L'effet « Marcel-Michelin » : une forteresse pour les playoffs
L'effet « Marcel-Michelin » est une réalité statistique indéniable pour l'ASM cette saison. Avec une moyenne de 43 points marqués à domicile, le stade est devenu une citadelle inexpugnable. Cet avantage sera déterminant pour la course aux playoffs. Dans un rugby où l'avantage du terrain n'a jamais été aussi prépondérant, savoir que l'on peut gagner à domicile face à n'importe quel adversaire donne une tranquillité d'esprit immense.
Pour les phases finales, jouer au stade Marcel-Michelin est un atout quasiment décisif. La pression exercée par les 19 000 supporters sur l'arbitre et l'adversaire, combinée à la connaissance parfaite du terrain par les locaux, fait basculer de nombreuses rencontres. Si Clermont parvient à maintenir cette invincibilité à domicile pour le reste de la saison, ils deviendront les hommes à battre absolument.
Le sommet (provisoire) comme tremplin psychologique
Occuper la deuxième place du classement, même provisoirement, agit comme un formidable tremplin psychologique pour les joueurs et le staff. Cela valide le travail accompli et conforte l'idée que les choix tactiques et stratégiques étaient les bons. Passer du statut d'outsider, celui qui peut créer la surprise, à celui de prétendant sérieux au titre, change la perception qu'ont les rivaux de l'ASM Clermont Auvergne.
Désormais, les équipes qui se rendront à Michelin ne le feront plus en espérant prendre un point à une équipe moyennement performante, mais en sachant qu'elles affrontent un des leaders du championnat. Cette pression supplémentaire sur les épaules des adversaires ne peut qu'avantager les Jaunards. Cette place de dauphin n'est pas un hasard, elle est le reflet d'une constance dans l'effort et d'une montée en puissance régulière depuis le début de l'année.

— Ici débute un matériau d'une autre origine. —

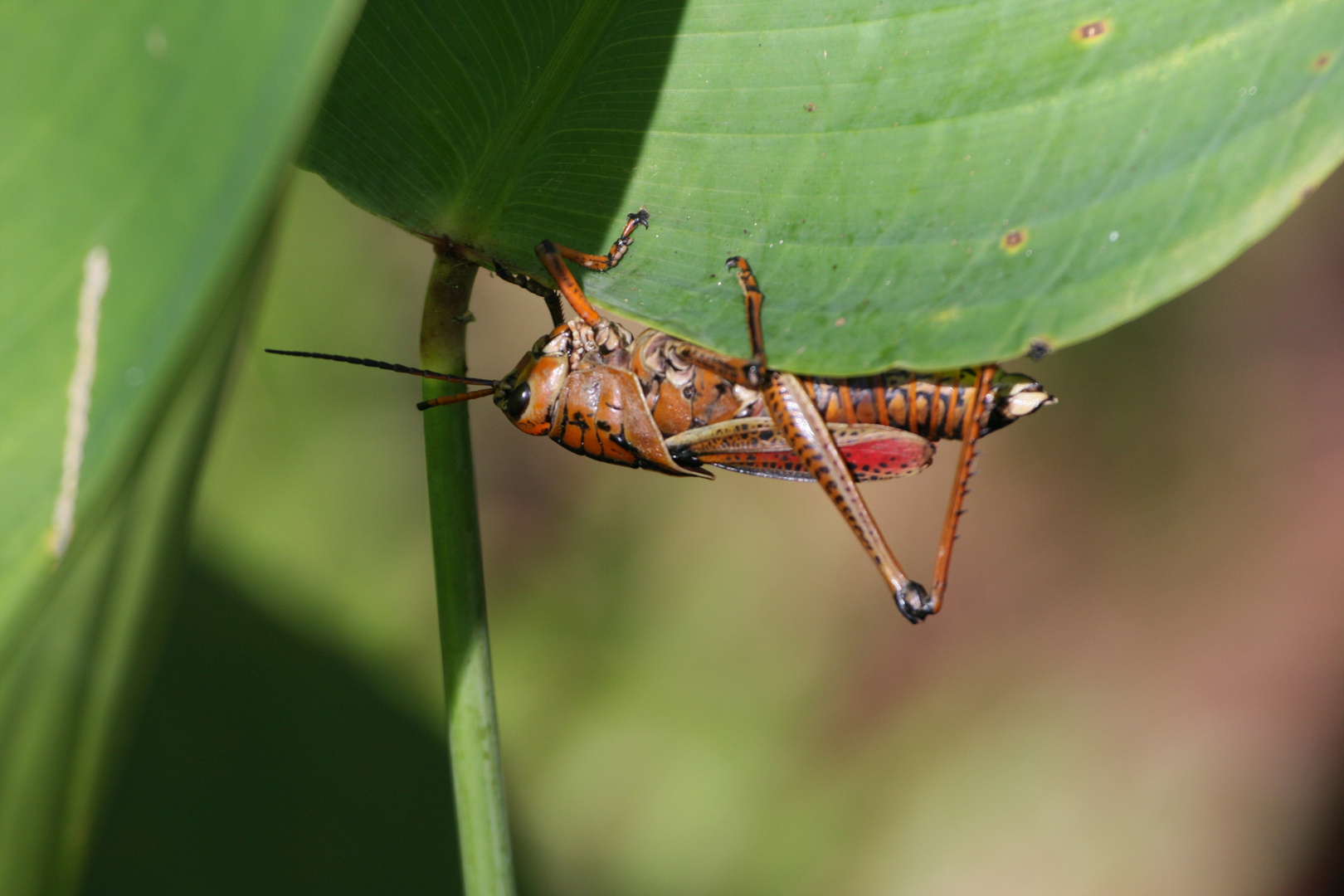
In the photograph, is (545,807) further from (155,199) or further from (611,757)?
(155,199)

Le message est lancé : Clermont ne rigole plus avec le sommet
En conclusion, cette soirée du 28 février 2026 restera comme une déclaration de guerre adressée aux autres ténors du Top 14. Clermont a écrasé Bayonne sur le score de 38-15, certes, mais au-delà du tableau d'affichage, c'est la manière qui a fait mal. Une équipe disciplinée, physiquement dominante et tactiquement supérieure a déroulé son jeu. L'ASM s'est confirmé au plus haut niveau, montrant que sa place au sommet n'était pas volée. À l'inverse, l'Aviron Bayonnais sombre dans le doute et doit urgemment se reprendre sous peine de voir sa saison partir à vau-l'eau.

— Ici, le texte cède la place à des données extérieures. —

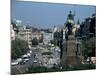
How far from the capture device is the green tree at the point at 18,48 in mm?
2785

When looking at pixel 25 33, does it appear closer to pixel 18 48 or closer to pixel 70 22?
pixel 18 48

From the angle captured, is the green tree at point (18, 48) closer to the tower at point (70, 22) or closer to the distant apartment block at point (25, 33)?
the distant apartment block at point (25, 33)

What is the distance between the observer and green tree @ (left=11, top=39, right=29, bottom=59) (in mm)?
2785

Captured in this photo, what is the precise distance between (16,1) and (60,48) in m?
0.89

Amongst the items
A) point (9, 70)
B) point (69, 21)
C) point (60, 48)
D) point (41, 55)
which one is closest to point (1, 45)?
point (9, 70)

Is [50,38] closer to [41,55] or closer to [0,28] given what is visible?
[41,55]

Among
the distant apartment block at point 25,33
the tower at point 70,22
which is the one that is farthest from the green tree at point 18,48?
the tower at point 70,22

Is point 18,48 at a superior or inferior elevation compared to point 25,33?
inferior

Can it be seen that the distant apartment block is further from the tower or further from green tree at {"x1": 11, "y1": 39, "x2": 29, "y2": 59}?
the tower

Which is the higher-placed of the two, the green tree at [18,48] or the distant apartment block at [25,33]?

Le message est clair : Clermont ne rigole plus avec le sommet du championnat. Les Jaunards ont les armes, l'effectif et la confiance pour aller chercher ce Brennus qui leur manque cruellement. La route est encore longue, mais chaque victoire comme celle-ci construit la légende. Pour les supporters et pour le club, l'espoir est désormais permis, tangible et solide. La suite de la saison s'annonce passionnante.